(Extract to read)
Opinion
A21-0489
01-03-2022
In re: Demolition of First Church of Christ Scientist, 614 15th Street East (PLAN10644).
Stuart T. Alger, Faegre Drinker Biddle & Reath, LLP, Minneapolis, Minnesota (for relator MN 1400 Park Church LLC) James R. Rowader, Jr., Minneapolis City Attorney, Brian S. Carter, Assistant City Attorney, Minneapolis, Minnesota (for respondent City of Minneapolis)
This Opinion is Nonprecedential except as provided by Minn. R. Civ. App. P. 136.01, subd. 1(c).
Minneapolis City Council File Nos. 2021A-0005, 2021-00023 [*]
Stuart T. Alger, Faegre Drinker Biddle & Reath, LLP, Minneapolis, Minnesota (for relator MN 1400 Park Church LLC)
James R. Rowader, Jr., Minneapolis City Attorney, Brian S. Carter, Assistant City Attorney, Minneapolis, Minnesota (for respondent City of Minneapolis)
Considered and decided by Worke, Presiding Judge; Florey, Judge; and Smith, John, Judge.
SMITH, JOHN, JUDGE.
We reverse the City of Minneapolis's decision to deny the relator's application for a certificate of appropriateness to permit demolition of a vacant church building because the denial was unreasonable, arbitrary, capricious, and not supported by substantial evidence.
FACTS
The First Church of Christ Scientist (the building) was built in 1897 in south downtown Minneapolis. In the 1980s, the Minneapolis Heritage Preservation Commission (HPC) locally designated the building and nominated it to the National Register. The building was historically significant because it was the first church of its denomination in Minnesota, as well as "a scaled down version of Beaux-Art Classicism and Renaissance Revival styles featuring the Doric order."
In 2001, the building was rented and used by a theater company for offices and teaching space. An architectural firm prepared an existing conditions report on the property, evaluating it "for compliance with current building codes and zoning requirements" and including a proposed plan to show how to bring the building into compliance and turn the building into a performing arts center. The firm developed two rehabilitation options-one option was to perform maintenance and preservation of the building, particularly the exterior, was estimated to cost approximately $822,000; and the other option, which would transform the building into a performing arts center, was estimated to cost approximately $3,200,000.
From 2006 to 2015, the building was left vacant. In 2015, relator bought the building after developing the property directly east of the building. In December 2018, relator proposed to install temporary interior shoring to stabilize the building in anticipation of snow loading. Minneapolis Department of Community Planning and Economic Development (CPED) staff conditioned a certificate of no change approval to require a rehabilitation plan for the building within six months. In August 2019, relator submitted a mothballing plan with the intent to mothball and stabilize the building for up to ten years while a plan for further rehabilitation was developed.
In 2019, a retaining wall within the building collapsed. In February 2020, relator applied for a certificate of appropriateness to permit demolition of the building. Relator's application was considered complete in November 2020. CPED staff reviewed the application and recommended in December 2020 to deny the application.

(Provided material)
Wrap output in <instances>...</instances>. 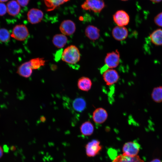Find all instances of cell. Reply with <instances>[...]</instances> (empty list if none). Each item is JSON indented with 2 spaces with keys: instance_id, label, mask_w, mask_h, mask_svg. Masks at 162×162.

(Description of the task) Write the next part of the court opinion on the First Church of Christ Scientist demolition, picking up after its last sentence. None of the lines has anything to do with the court opinion on the church demolition.

(Result of the task)
That same month, the HPC held a public hearing on the application and voted to deny it, adopting the CPED staff's findings. Relator appealed the decision to the Minneapolis Business, Inspections, Housing & Zoning Committee. That committee heard the appeal in January 2021 and similarly denied the appeal. The Minneapolis City Council affirmed the denial.
Relator appealed the decision on a petition for a writ of certiorari to this court.
DECISION
Relator challenges the city's denial of its application for a certificate of appropriateness.
As a threshold issue, the parties disagree on this court's standard of review of denial of relator's application for a certificate of appropriateness. Relator argues that this court must determine whether the denial was arbitrary, capricious, and unsupported by substantial evidence. The city argues that this court should use a rational-basis standard of review. We conclude that under either proposed standard, the decision to deny the demolition was unreasonable, arbitrary, capricious, and not supported by substantial evidence.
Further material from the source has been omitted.